Caption-style text data:
↓

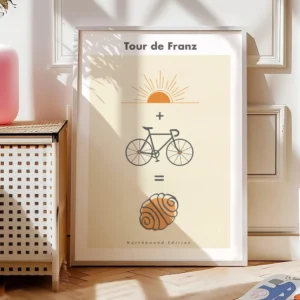 Fahrrad Poster „Tour de Franz – Northbound Edition“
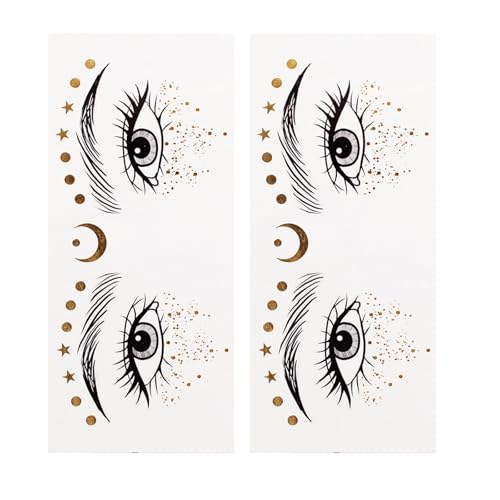 Temporäre Aufkleber Für Partys Und Bühnenaufführungen Die Einfach Zu Auftragen Und Zu Entfernen Sind von KAHDGSS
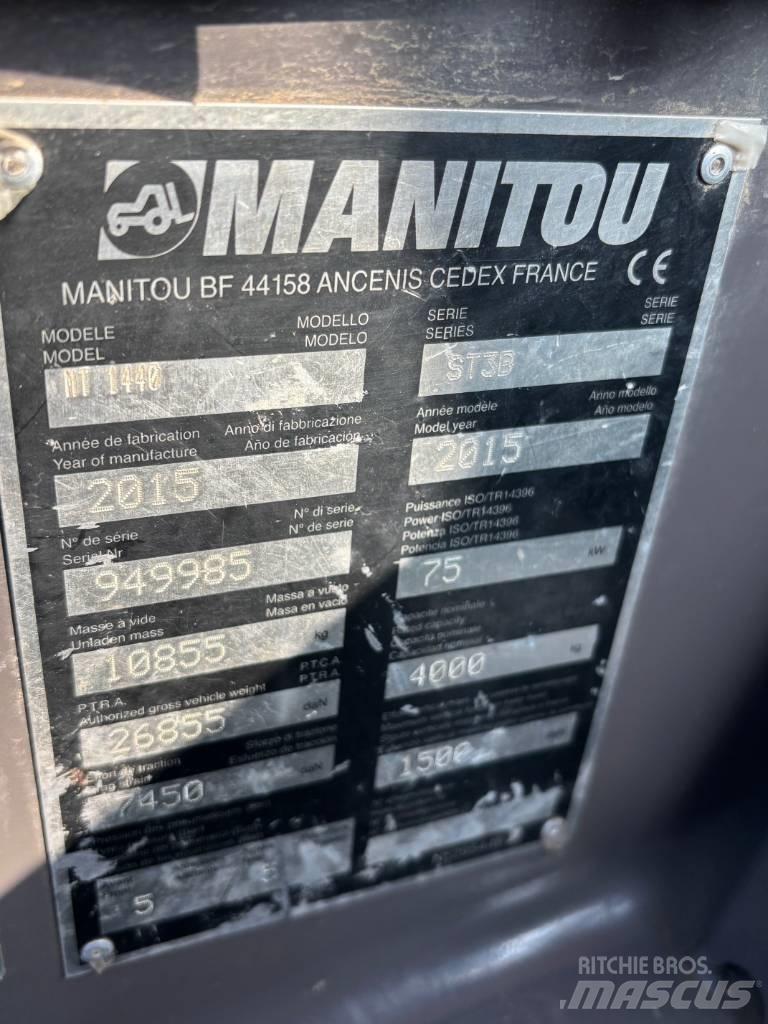 Manitou MT 1440 Telescopic handlers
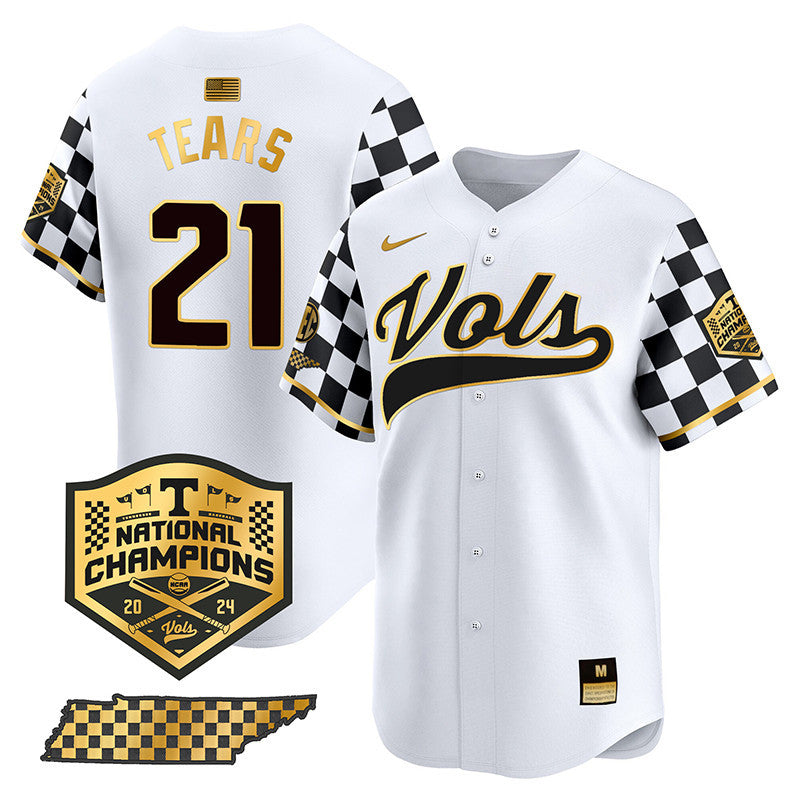 Tennessee Volunteers Checkerboard 2024 Champions Vapor Premier Limited Jersey - All Stitched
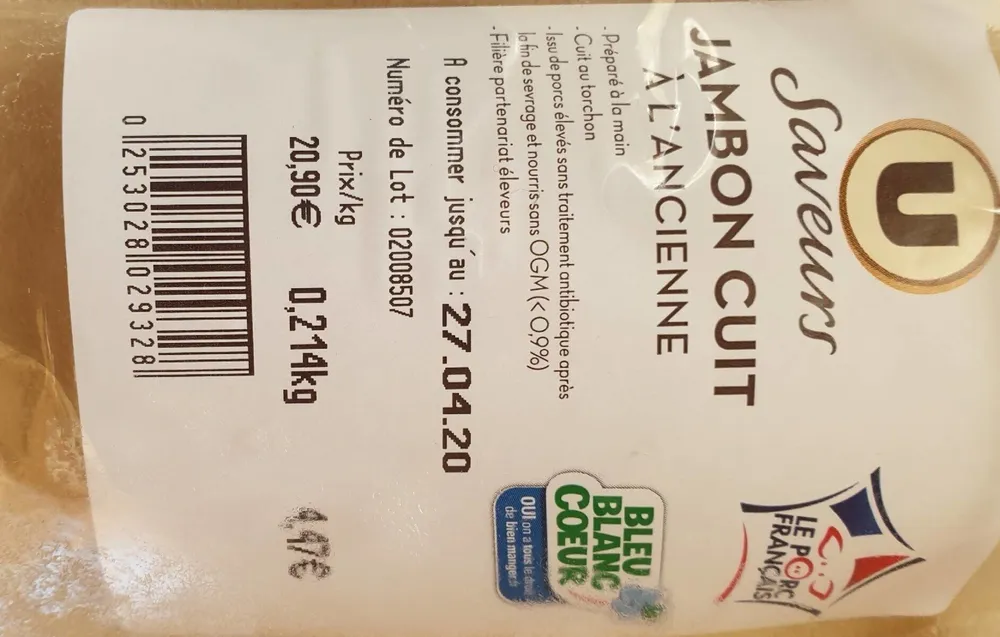 Jambon  cuit à l'ancienne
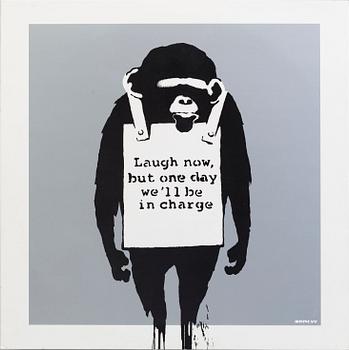 BANKSY, after, "Keep it real", 12" EP, DJDM, Danger Mouse, released 2008. Numrerad 0664 / 1000.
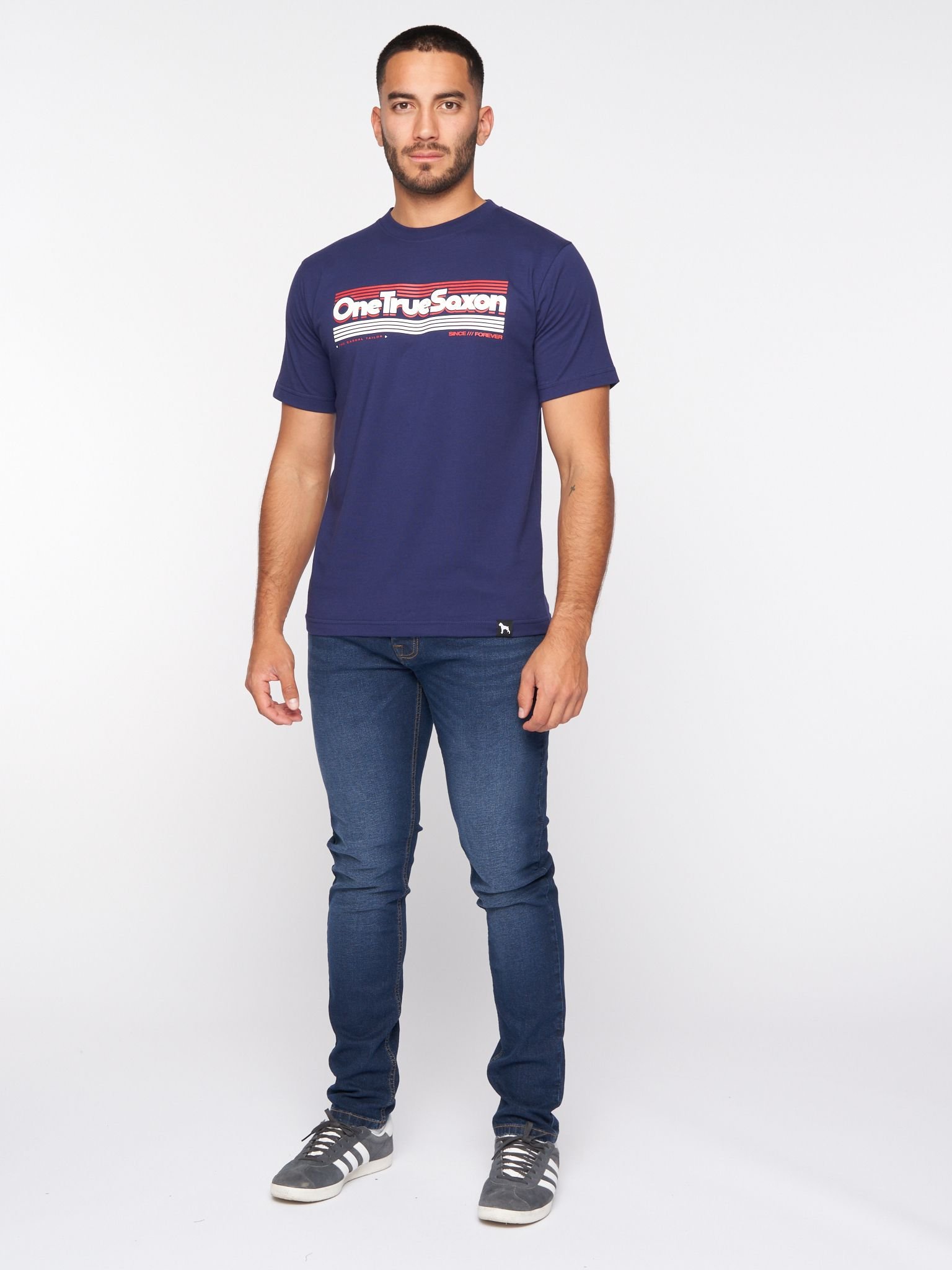 One True Saxon One True Saxon Men's Forever T-Shirt in Navy - 3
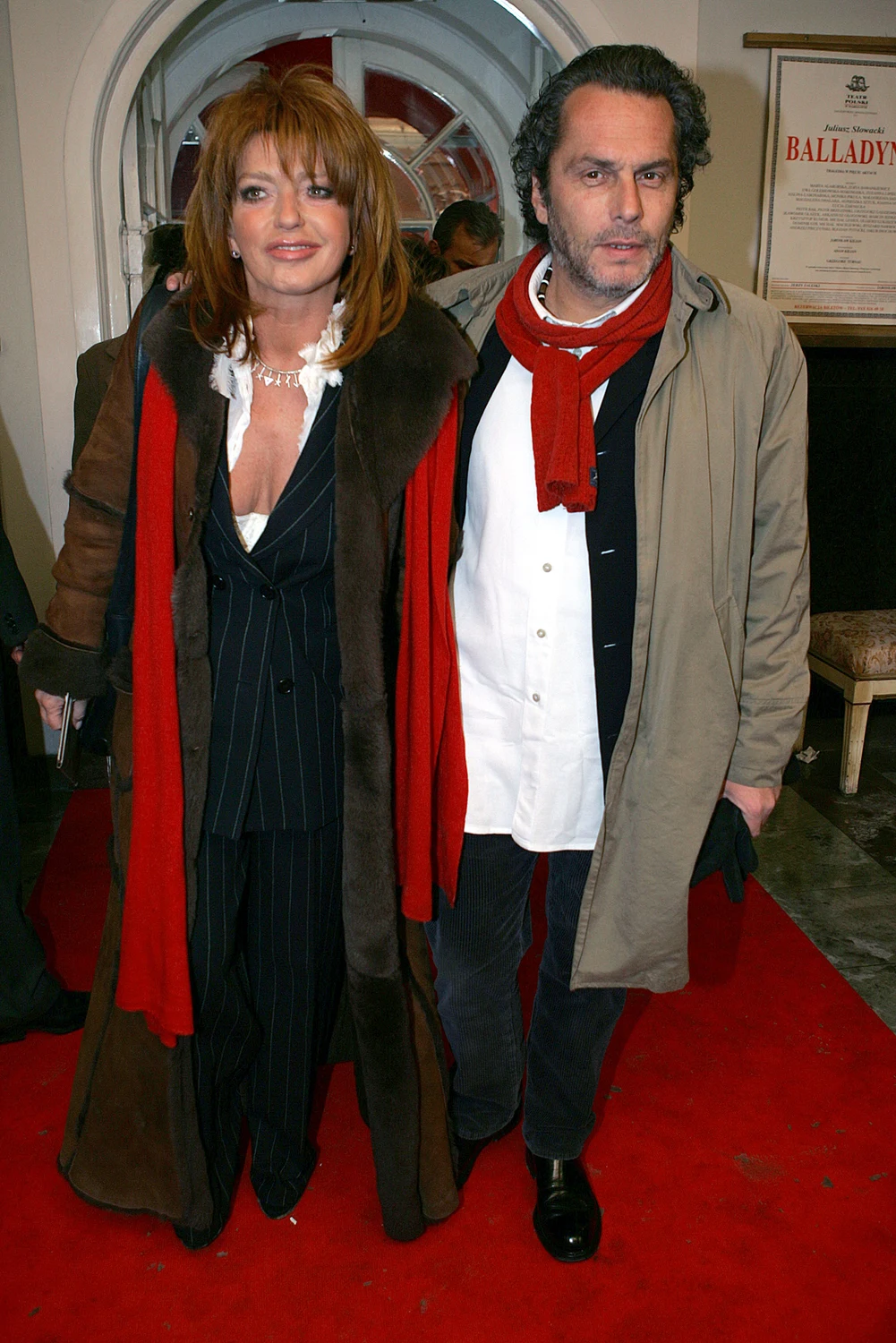 Ewa Sałacka z drugim mężem Ewa Sałacka z drugim mężem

↑

EXERCISE »
Write out the text of each item above word for word, omitting the pictures.

ANSWER BELOW »
 Fahrrad Poster „Tour de Franz – Northbound Edition“
 Temporäre Aufkleber Für Partys Und Bühnenaufführungen Die Einfach Zu Auftragen Und Zu Entfernen Sind von KAHDGSS
 Manitou MT 1440 Telescopic handlers
 Tennessee Volunteers Checkerboard 2024 Champions Vapor Premier Limited Jersey - All Stitched
 Jambon  cuit à l'ancienne
 BANKSY, after, "Keep it real", 12" EP, DJDM, Danger Mouse, released 2008. Numrerad 0664 / 1000.
 One True Saxon One True Saxon Men's Forever T-Shirt in Navy - 3
 Ewa Sałacka z drugim mężem Ewa Sałacka z drugim mężem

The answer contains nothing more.